Napisany przez: marlon 17/06/2011, 13:33

QUOTE(karin mansdotter @ 9/06/2011, 12:48)
a wracając do tematu Bezpryma na Węgrzech to ja bym tę hipotezę odrzuciła. Nie ma żadnych dowodów bezpośrednich że Bezprym przebywał na Węgrzech czy już jako niemowlę wraz  z matką czy potem - w każdym razie przed r. 1025 wg mnie jego  tam nie było. Nie można sugerować się , że ze względu na swoje węgierskie pochodzenie  właśnie tam przebywał. Wg mnie rację mają ci historycy , którzy widzą w Bezprymie mnicha reguły św. Romulada w Italii. Nazwa grodu Veszprem wcale nie musi oznaczać że namiestnikiem był tam Bezprym ( jak chce G. Gyorffy ). To jest tylko hipoteza i dlaczego współczesne źródła milczałyby że namiestnikiem byłby krewny króla ? znamy przecież ze źródeł inncyh krewnych św. Stefana - jego siostrzeńca Piotra Wenecjanina - późniejszego króla , Samuela Abę - jego szwagra męża kolejnej siostry Stefana; to dlaczego w takim razie żadne źródła nie wspominają o Bezprymie ( domniemanym siostrzeńcu Stefana , jeżeli przyjmiemy że jego matką była siostra Stefana - co wcale nie jest pewne) jako o namiestniku grodu Veszprem ? żadne węgierskie źródła o Bezprymie  nie wspominają. a już chyba dowolnością jest taka teza lansowana przez niektórych że to właśnie Bezprym w 1018 roku przywiódł posiłki węgierskie na pomoc Chrobremu p-ko Jarosławowi ruskiemu.
*




wszystko oki tylko, że ABSOLUTNIE ŻADNYM argumentem przeciwko hipotezie (jakiejkolwiek) nie może być stwierdzenie typu - "to jest hipoteza". Tak więc połowa argumentacji od razu odpada. Druga połowa opiera się jak widać na argumentacji ex silentio. Niestety to jest w ogóle bardzo słaba argumentacja. A dla tych czasów i tych terenów jest ona wręcz bez wartości.

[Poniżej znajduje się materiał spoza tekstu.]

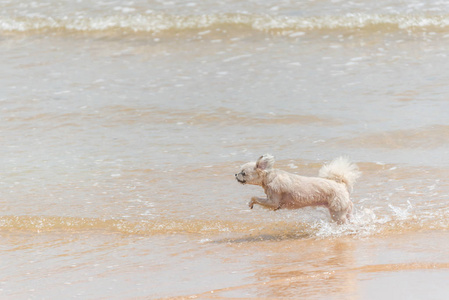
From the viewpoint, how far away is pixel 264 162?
730 cm

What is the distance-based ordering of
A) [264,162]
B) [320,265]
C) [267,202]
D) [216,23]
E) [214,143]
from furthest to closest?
[216,23] → [214,143] → [267,202] → [264,162] → [320,265]

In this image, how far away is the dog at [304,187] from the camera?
7.24 metres

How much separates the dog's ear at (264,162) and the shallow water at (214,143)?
600 mm

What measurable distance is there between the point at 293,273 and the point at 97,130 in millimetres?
5527

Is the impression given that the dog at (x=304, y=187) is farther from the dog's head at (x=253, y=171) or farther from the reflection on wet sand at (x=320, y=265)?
the reflection on wet sand at (x=320, y=265)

Napisany przez: marcin 1018 20/06/2011, 10:52

[Górna część postu to był cytat innego forumowicza,
ps tez uwaząm, że wykształcenie nie świadczyło o oddaniu do stanu duchownego, jak również nie przeszkadzało byc dobrym władca i wojownikiem. Poza tym z kronik Galla i Thietmatra wynika, ze Mieszko II był i wykształcony i jednoczesnie był dobrym rycerzem.

Napisany przez: karin mansdotter 24/08/2011, 11:48

a wracając do tematu Bezpryma ( głównego tematu tego postu) to ja się tak zastanawiam nad jego imieniem. Można by wysnuć wiele teorii w tym temacie

1) Bezprym oznacza osobę ,, bez prymu'', ,,bez pierszeństwa '', Chrobry od razu zaznaczał że ten syn nie będzie następcą
2) imię Bezprym ma związek z Veszprem ( był jego naczelnikiem, mieszkał tam ?)
3) być może nosił je jego węgierski dziadek ale tego nie wiadomo, wiadomo natomiast że u Piastów to imię się nie powtórzyło ,a u Arpadów nie pojawiło się.Znane jest natomiast w Czechach - czyli jest to imię słowiańskie.
Jak się na to zapatrywać?

Napisany przez: marlon 24/08/2011, 18:10

QUOTE
bez prymu

A ten prym to nie z łaciny ??

Napisany przez: Wyszomir 26/08/2011, 10:14

Mam kilka pytań co do Bezpryma:

1. Czy w celu osadzenia Bezpryma w Gnieźnie na terenie Polski prowadziły ofensywę znaczne liczebnie wojska ruskie, czy może osadził go w Gnieźnie niewielki oddział ruski?

2. Czy Bezprym po objęciu rządów w Polsce uznał zwierzchność cesarza, a jeśli tak, to jaka była to forma zależności?

3. Wobec kogo Bezprym zastosował terror po przejęciu władzy w Polsce?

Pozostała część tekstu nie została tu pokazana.